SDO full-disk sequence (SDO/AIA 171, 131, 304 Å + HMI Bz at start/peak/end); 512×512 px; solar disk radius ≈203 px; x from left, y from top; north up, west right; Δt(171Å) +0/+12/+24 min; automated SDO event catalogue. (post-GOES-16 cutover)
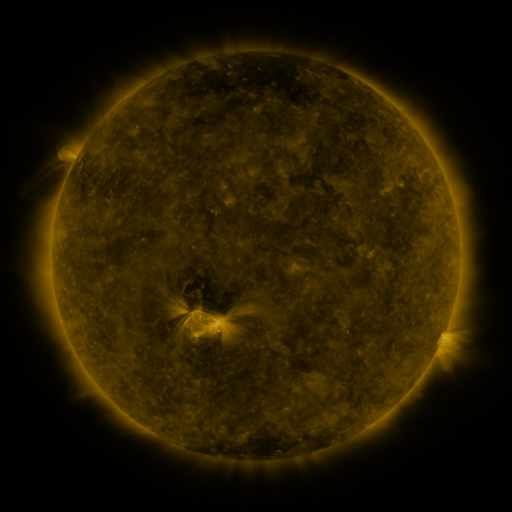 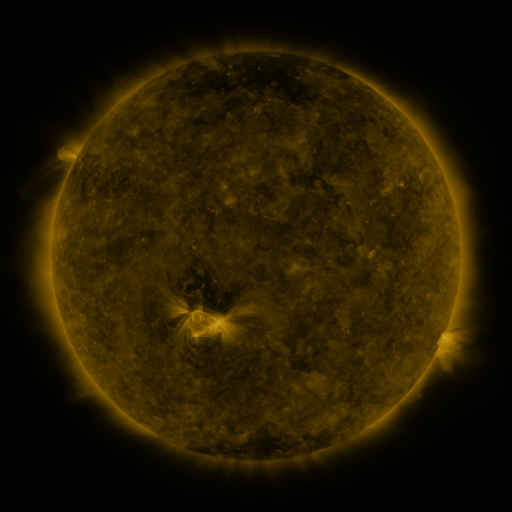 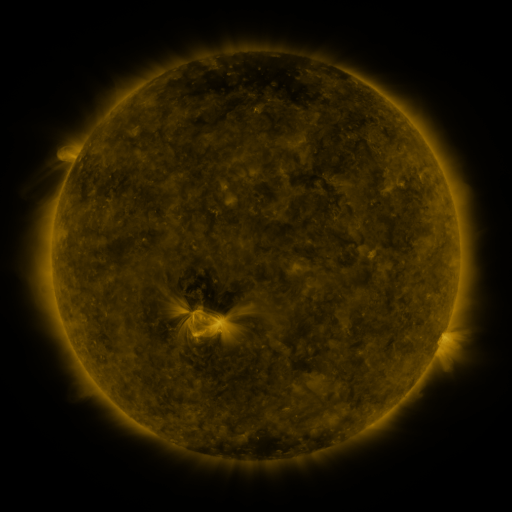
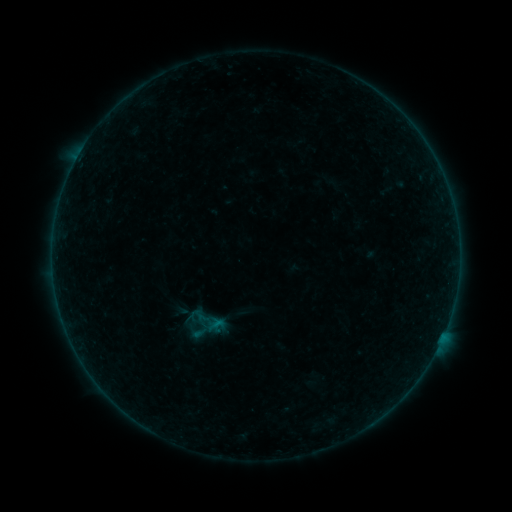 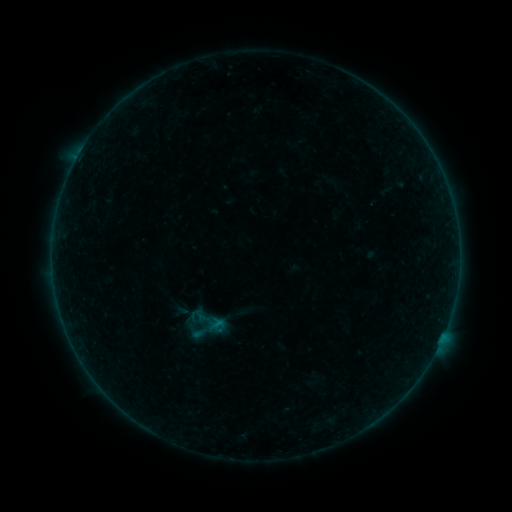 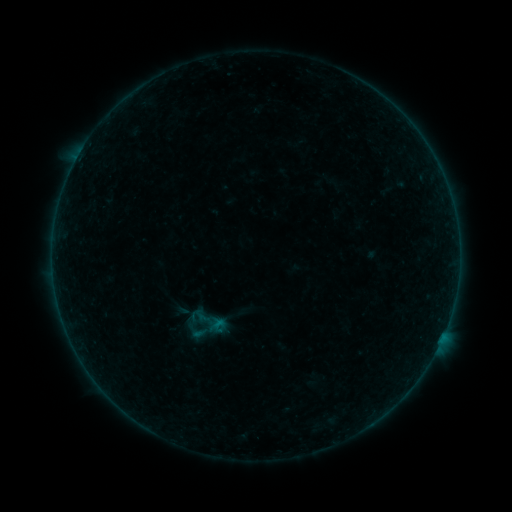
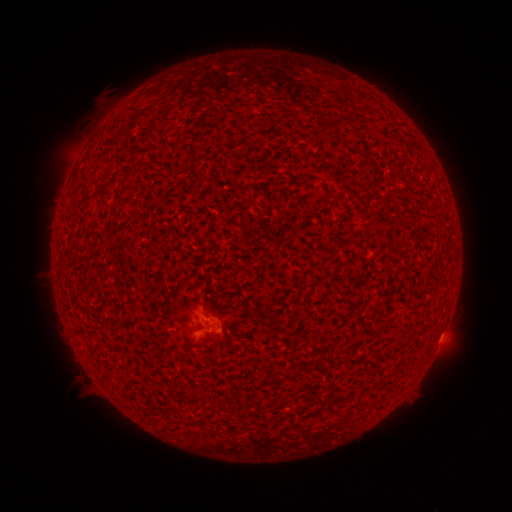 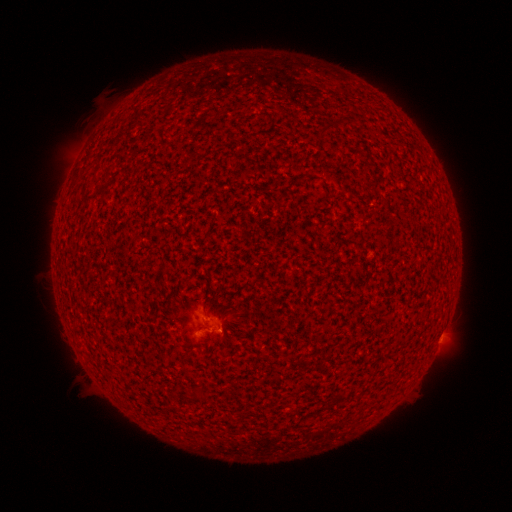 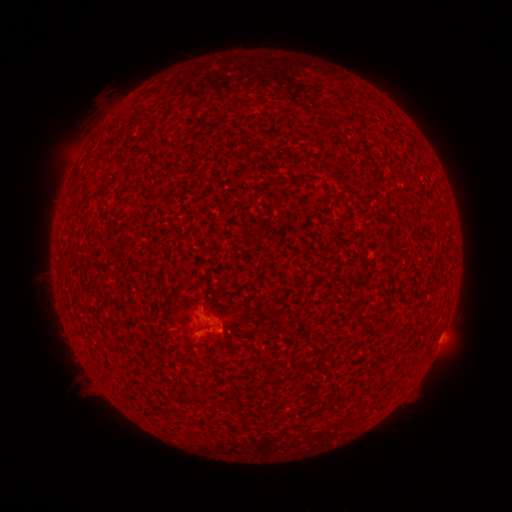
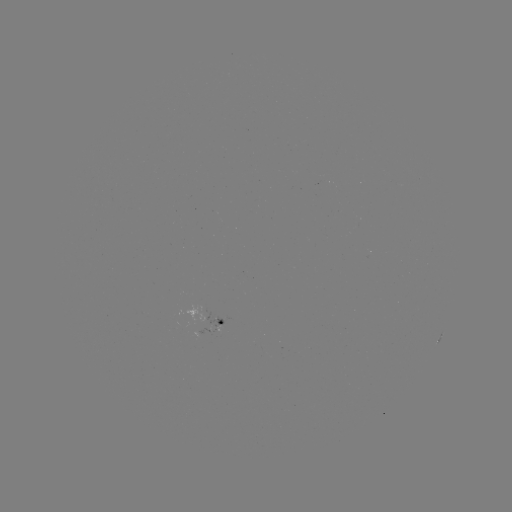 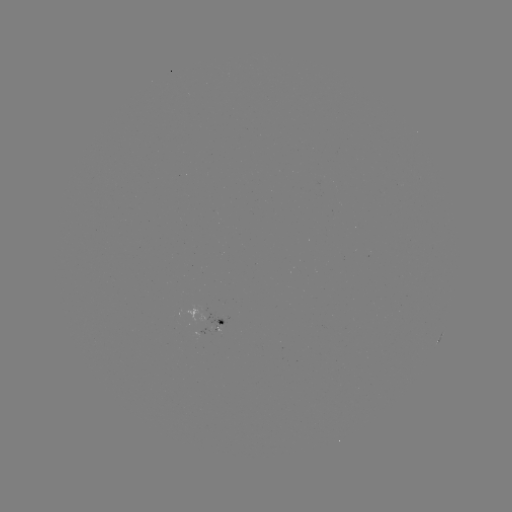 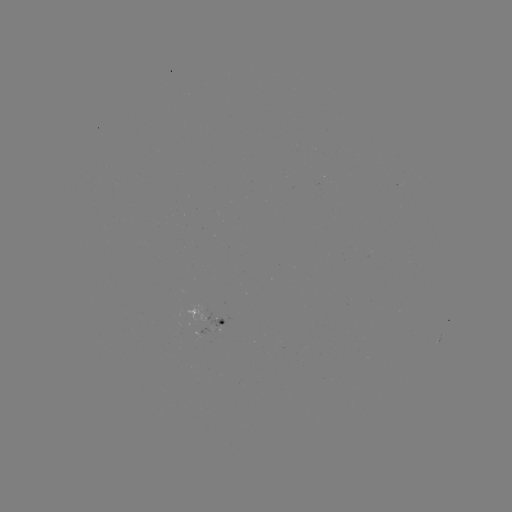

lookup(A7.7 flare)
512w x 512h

● TASK DETAILS
Would you retype each line above exactly and skip every image?

● RESPONSE
SDO full-disk sequence (SDO/AIA 171, 131, 304 Å + HMI Bz at start/peak/end); 512×512 px; solar disk radius ≈203 px; x from left, y from top; north up, west right; Δt(171Å) +0/+12/+24 min; automated SDO event catalogue. (post-GOES-16 cutover)

lookup(A7.7 flare)
512w x 512h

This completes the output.